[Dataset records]
* * * * * * * * *

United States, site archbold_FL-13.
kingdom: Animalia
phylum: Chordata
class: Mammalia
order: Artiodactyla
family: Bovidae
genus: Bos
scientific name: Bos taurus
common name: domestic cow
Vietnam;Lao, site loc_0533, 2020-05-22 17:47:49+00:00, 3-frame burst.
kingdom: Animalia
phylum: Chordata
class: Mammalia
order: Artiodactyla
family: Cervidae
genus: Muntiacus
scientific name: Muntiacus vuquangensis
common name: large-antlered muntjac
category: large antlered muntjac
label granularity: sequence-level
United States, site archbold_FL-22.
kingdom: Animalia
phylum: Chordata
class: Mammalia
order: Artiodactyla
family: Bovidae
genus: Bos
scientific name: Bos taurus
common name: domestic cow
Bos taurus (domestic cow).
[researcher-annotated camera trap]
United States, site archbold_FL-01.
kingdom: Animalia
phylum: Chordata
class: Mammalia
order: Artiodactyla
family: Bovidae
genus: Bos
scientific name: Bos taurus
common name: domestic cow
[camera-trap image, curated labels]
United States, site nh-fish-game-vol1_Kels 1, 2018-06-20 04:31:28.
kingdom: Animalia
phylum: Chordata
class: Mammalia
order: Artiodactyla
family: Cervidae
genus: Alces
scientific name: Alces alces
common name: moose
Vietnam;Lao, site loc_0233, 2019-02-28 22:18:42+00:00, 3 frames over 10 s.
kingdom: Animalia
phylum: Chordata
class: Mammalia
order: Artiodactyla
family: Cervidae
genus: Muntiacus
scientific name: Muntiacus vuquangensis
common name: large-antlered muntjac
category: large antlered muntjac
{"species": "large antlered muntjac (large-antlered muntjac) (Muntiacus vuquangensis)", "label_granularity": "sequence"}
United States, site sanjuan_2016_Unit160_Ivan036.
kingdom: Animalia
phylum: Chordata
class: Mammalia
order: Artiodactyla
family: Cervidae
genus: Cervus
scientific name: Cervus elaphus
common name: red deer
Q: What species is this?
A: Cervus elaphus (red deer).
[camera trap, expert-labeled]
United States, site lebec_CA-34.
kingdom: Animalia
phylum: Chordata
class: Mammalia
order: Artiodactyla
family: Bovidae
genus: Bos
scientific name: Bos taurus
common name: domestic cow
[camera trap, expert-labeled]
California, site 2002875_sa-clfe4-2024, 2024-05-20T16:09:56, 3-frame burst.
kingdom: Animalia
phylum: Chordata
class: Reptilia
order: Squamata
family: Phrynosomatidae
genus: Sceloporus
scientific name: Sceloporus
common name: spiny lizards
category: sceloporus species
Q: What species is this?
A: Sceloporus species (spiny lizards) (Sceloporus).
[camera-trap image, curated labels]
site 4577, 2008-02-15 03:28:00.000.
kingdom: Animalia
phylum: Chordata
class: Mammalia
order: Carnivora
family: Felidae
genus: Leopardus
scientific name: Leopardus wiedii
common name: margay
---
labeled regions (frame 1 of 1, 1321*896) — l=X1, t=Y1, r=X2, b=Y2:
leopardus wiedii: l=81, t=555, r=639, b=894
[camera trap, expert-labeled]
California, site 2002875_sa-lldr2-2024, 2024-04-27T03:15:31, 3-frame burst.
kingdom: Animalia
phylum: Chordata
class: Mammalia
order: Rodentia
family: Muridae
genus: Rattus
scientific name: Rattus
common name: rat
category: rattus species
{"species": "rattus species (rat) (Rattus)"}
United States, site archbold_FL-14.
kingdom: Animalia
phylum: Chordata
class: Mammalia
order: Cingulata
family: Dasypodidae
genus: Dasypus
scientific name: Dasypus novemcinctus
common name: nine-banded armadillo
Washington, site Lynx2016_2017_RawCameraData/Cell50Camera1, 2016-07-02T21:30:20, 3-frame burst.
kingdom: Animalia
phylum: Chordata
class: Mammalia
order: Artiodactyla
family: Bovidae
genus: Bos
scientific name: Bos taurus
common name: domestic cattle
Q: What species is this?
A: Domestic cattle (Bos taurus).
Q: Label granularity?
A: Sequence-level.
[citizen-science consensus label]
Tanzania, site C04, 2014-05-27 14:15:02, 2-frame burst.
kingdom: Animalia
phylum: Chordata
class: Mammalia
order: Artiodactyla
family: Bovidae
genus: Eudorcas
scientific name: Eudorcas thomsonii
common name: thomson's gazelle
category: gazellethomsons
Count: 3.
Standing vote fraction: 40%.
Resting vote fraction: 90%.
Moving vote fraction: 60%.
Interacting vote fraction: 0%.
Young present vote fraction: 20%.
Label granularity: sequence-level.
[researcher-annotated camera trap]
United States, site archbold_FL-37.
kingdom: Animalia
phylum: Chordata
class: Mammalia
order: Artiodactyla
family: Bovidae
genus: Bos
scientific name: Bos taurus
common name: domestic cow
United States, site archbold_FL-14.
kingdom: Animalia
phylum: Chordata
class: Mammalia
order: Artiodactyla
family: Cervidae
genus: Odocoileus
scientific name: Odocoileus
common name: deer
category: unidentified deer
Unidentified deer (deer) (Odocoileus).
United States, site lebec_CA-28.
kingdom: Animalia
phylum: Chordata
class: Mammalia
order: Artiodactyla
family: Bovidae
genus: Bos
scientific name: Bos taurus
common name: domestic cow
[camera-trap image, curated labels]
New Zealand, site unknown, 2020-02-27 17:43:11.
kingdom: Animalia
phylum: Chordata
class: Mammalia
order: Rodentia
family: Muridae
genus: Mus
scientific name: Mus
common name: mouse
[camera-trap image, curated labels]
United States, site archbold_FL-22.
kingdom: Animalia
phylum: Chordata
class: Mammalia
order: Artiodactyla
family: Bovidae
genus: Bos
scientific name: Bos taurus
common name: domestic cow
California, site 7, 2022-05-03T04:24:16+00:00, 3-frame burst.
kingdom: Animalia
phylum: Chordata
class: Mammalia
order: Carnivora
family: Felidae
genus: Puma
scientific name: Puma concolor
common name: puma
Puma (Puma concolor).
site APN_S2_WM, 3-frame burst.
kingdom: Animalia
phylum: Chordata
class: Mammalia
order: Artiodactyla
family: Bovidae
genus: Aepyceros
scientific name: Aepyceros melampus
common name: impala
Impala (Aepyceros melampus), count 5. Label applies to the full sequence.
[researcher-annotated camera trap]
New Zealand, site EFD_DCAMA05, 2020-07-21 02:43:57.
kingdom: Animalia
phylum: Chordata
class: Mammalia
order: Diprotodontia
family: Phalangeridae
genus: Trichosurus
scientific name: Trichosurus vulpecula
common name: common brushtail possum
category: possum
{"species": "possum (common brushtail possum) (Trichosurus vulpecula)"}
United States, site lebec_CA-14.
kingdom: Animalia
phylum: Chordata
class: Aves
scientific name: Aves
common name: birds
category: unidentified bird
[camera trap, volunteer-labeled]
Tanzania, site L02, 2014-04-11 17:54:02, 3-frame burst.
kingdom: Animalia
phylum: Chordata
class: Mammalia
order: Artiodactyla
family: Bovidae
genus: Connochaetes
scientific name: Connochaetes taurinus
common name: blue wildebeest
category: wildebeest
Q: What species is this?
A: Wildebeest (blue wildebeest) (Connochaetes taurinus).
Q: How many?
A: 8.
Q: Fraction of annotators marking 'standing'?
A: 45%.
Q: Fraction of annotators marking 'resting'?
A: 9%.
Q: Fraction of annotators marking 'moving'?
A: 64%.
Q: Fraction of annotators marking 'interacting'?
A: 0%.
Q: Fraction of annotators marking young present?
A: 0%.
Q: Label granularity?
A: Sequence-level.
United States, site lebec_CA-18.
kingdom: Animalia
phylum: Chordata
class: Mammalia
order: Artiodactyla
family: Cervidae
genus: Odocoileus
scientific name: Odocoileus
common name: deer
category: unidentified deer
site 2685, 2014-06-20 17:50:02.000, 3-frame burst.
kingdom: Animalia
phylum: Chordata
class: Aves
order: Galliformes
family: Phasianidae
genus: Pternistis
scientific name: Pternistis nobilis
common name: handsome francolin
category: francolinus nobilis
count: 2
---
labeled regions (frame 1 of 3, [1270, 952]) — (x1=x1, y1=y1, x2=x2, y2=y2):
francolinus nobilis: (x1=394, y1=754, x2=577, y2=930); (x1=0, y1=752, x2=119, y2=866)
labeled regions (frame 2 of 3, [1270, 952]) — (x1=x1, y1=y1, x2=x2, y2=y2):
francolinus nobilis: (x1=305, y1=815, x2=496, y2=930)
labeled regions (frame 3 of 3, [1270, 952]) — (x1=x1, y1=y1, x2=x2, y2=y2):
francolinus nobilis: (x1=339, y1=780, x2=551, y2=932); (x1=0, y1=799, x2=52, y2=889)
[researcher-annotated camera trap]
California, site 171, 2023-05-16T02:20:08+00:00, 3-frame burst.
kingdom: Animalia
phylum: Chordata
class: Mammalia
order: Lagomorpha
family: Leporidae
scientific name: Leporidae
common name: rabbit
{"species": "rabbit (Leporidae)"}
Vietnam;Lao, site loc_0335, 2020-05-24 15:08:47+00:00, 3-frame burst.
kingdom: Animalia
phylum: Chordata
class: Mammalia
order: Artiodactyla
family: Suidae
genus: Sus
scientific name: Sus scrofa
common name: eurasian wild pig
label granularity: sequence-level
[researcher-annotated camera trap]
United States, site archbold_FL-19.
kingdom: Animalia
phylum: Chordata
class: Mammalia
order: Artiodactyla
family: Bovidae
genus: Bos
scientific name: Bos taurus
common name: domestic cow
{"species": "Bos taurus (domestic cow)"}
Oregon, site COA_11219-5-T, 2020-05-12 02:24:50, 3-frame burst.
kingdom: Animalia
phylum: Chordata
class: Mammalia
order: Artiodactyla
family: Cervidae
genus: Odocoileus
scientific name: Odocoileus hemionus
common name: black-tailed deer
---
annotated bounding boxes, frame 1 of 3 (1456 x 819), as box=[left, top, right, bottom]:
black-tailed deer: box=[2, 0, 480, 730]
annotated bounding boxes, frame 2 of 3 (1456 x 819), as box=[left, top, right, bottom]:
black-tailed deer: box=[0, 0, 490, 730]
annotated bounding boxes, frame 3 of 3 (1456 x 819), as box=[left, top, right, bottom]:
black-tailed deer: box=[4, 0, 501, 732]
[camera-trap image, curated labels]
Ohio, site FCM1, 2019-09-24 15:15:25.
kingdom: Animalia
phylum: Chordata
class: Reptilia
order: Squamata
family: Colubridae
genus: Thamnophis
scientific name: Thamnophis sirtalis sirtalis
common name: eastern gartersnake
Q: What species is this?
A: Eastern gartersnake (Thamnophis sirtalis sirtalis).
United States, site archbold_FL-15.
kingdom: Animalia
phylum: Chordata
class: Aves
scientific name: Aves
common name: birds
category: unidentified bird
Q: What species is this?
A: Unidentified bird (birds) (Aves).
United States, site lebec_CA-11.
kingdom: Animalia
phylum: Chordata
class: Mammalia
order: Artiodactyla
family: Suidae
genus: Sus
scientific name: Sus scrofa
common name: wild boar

* * * * * * * * *

# Problem:
Exactly the lines above from the one with "common name: impala" to the one with "genus: Connochaetes", both included, are to be quoted; leave the rest out.

# Solution to this problem:
common name: impala
Impala (Aepyceros melampus), count 5. Label applies to the full sequence.
[researcher-annotated camera trap]
New Zealand, site EFD_DCAMA05, 2020-07-21 02:43:57.
kingdom: Animalia
phylum: Chordata
class: Mammalia
order: Diprotodontia
family: Phalangeridae
genus: Trichosurus
scientific name: Trichosurus vulpecula
common name: common brushtail possum
category: possum
{"species": "possum (common brushtail possum) (Trichosurus vulpecula)"}
United States, site lebec_CA-14.
kingdom: Animalia
phylum: Chordata
class: Aves
scientific name: Aves
common name: birds
category: unidentified bird
[camera trap, volunteer-labeled]
Tanzania, site L02, 2014-04-11 17:54:02, 3-frame burst.
kingdom: Animalia
phylum: Chordata
class: Mammalia
order: Artiodactyla
family: Bovidae
genus: Connochaetes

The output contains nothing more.